Despite falls in trade and low commodity prices, Australia’s ability to fill the gap made by supply exiting the market has supported the country, while its multi-commodity base has inured it from the devastating effect of the oil slump.

“Canada slipped into recession in the first half of 2015 but has since recovered – although growth for this year is projected at a meagre 1.4 per cent,” BIS Shrapnel Chief Economist, Dr Frank Gelber said.

“Russia and Brazil – two countries which benefitted greatly from the commodity price boom last decade – are currently in recession.

“So, why not us?

“The decade-long boom in mining investment – primarily in coal, iron ore and gas – was the primary driver of construction and economic growth during that time,” he said.

“It took Australian investment to new heights.

“Now comes the correction. And it will constitute a major negative shock to the Australian economy.”

He went on to state it is time for the non-mining economy to step in.

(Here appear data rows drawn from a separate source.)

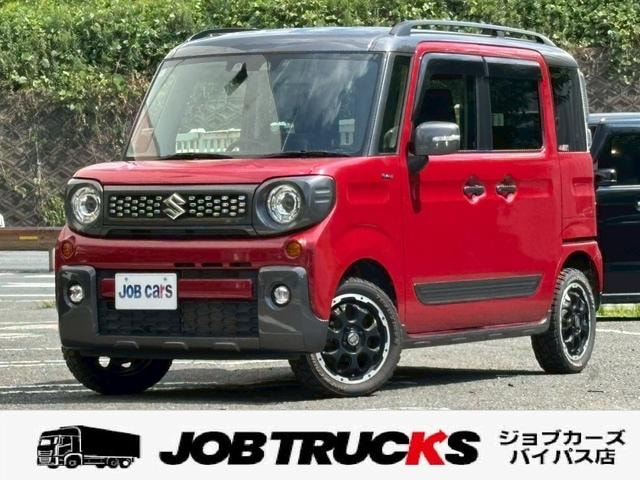 Suzuki SPACIA GEAR 2022 — фото автомобиля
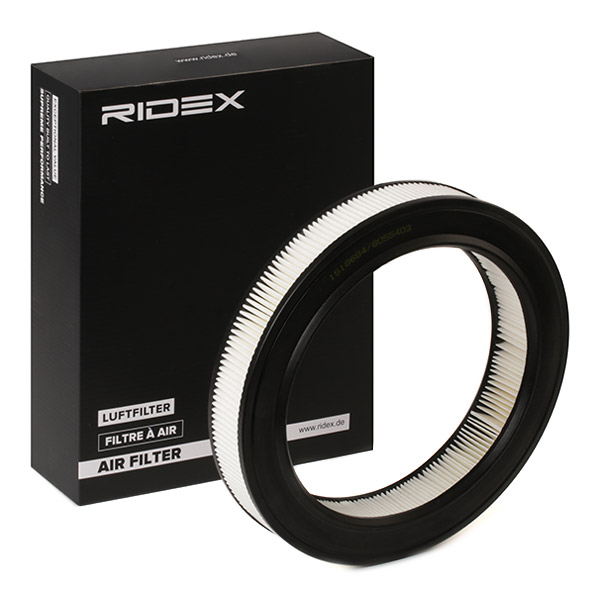 Vzduchový filter RIDEX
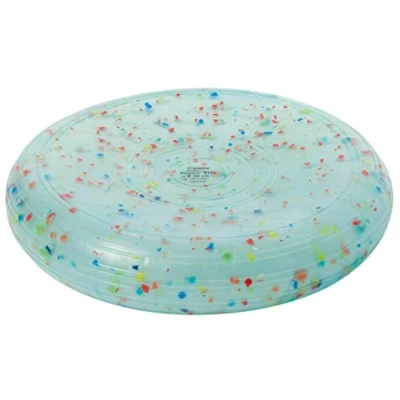 Abbildung von TOGU 0 Dynair Ballkissen, konfetti blau/grün, 36 cm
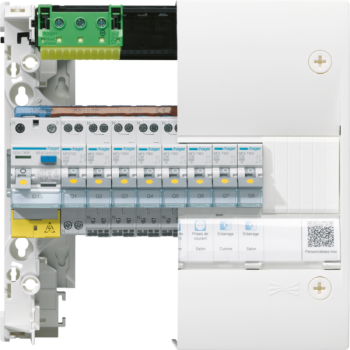  Porte opaque pr GD113A 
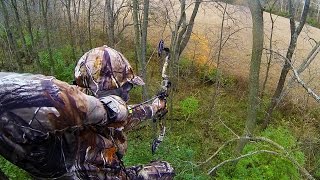 2014 Kentucky Deer Hunt - Archery Buck
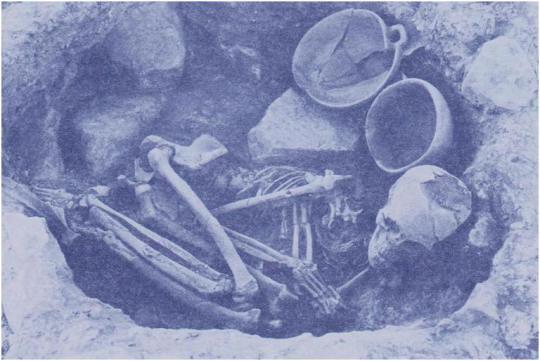burial bowls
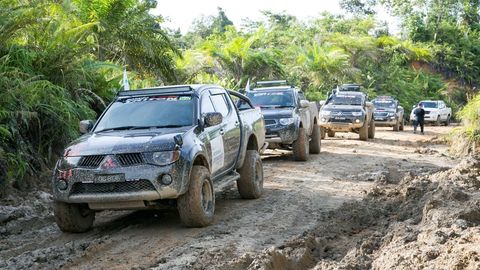 Petronas Dynamic Diesel Euro 5 With Pro-Drive Now Available In Sabah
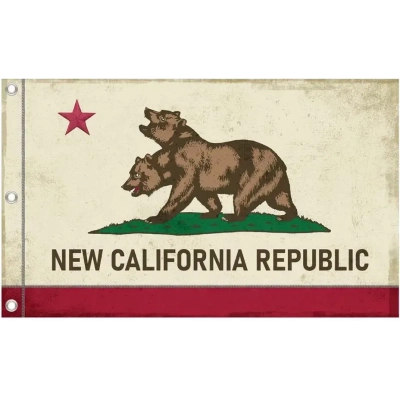 „Ncr“ Canvas Banner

According to Gelber, the main reason Australia has yet to spiral into a depressed economy has been strong and sustained growth in resource production and export volumes (around eight per cent per annum in each of its past three years), aided recently by surging education and tourism exports, but this situation can’t continue indefinitely.

He pointed to Australia’s position as a low-cost, bulk commodity producer which has lifted output levels and rode out the worst of the downturn, albeit not without repercussions.

BIS Shrapnel’s report goes on to state that the low cost producers in the Pilbara are playing a major role in keeping the nation afloat.

 “Australia is a low-cost, high quality resources exporter, and other countries simply cannot compete with that,” Gelber said.

“While prices have fallen dramatically, export volumes are growing strongly as projects come on stream.”

This is likely to be later supported by the LNG production coming online however it will not be entirely offset, as we are currently entering only the second year of a predicted four to five year decline “that will constitute an enormous negative shock to GDP growth,” BIS Shrapnel stated.

“We are only at the beginning of the decline in mining investment, but we are still looking at strong growth in production and exports,” Gelber said.

“The net effect is that the negative impact from falling investment is being offset by continued growth in production. Having been a strong driver of growth during the boom, mining is now not contributing at all. That’s why growth is, and will remain, weak.

“There is little risk of recession, but we’re stalled, waiting for the non-mining economy to pick up.”

He went on to state that this transition is “agonisingly slow”.

“Business isn’t ready to invest yet – demand is weak, profits are weak and there is still excess capacity. It will take years for business investment to build momentum.”

In the interim, BIS Shrapnel forecasts GDP growth rates of 2.5 per cent in 2015/16 boosted to 3.1 per cent in 2016/17 as LNG projects come on stream, as infrastructure investment picks up and as solid household spending continues.

However, growth will again weaken in the subsequent two years as mining investment continues to fall, as residential building runs out of steam and parts of non-dwelling building plateau.

The main contributor to growth at that time will be rising public infrastructure investment, BIS Shrapnel said.

“Hence, we believe a recession in Australia is highly unlikely,” Gelber stated.

“That said, growth will be soft for another three to four years as non-mining business investment remains weak, weighed down by a pervasive cost-cutting mentality, plenty of spare capacity and weak demand and profits.

“There’s no magic wand for the economy, and the shift to non-mining investment will be agonisingly slow. But it’s not all doom and gloom. 

“Yes, growth will be soft. But it’s still growth.”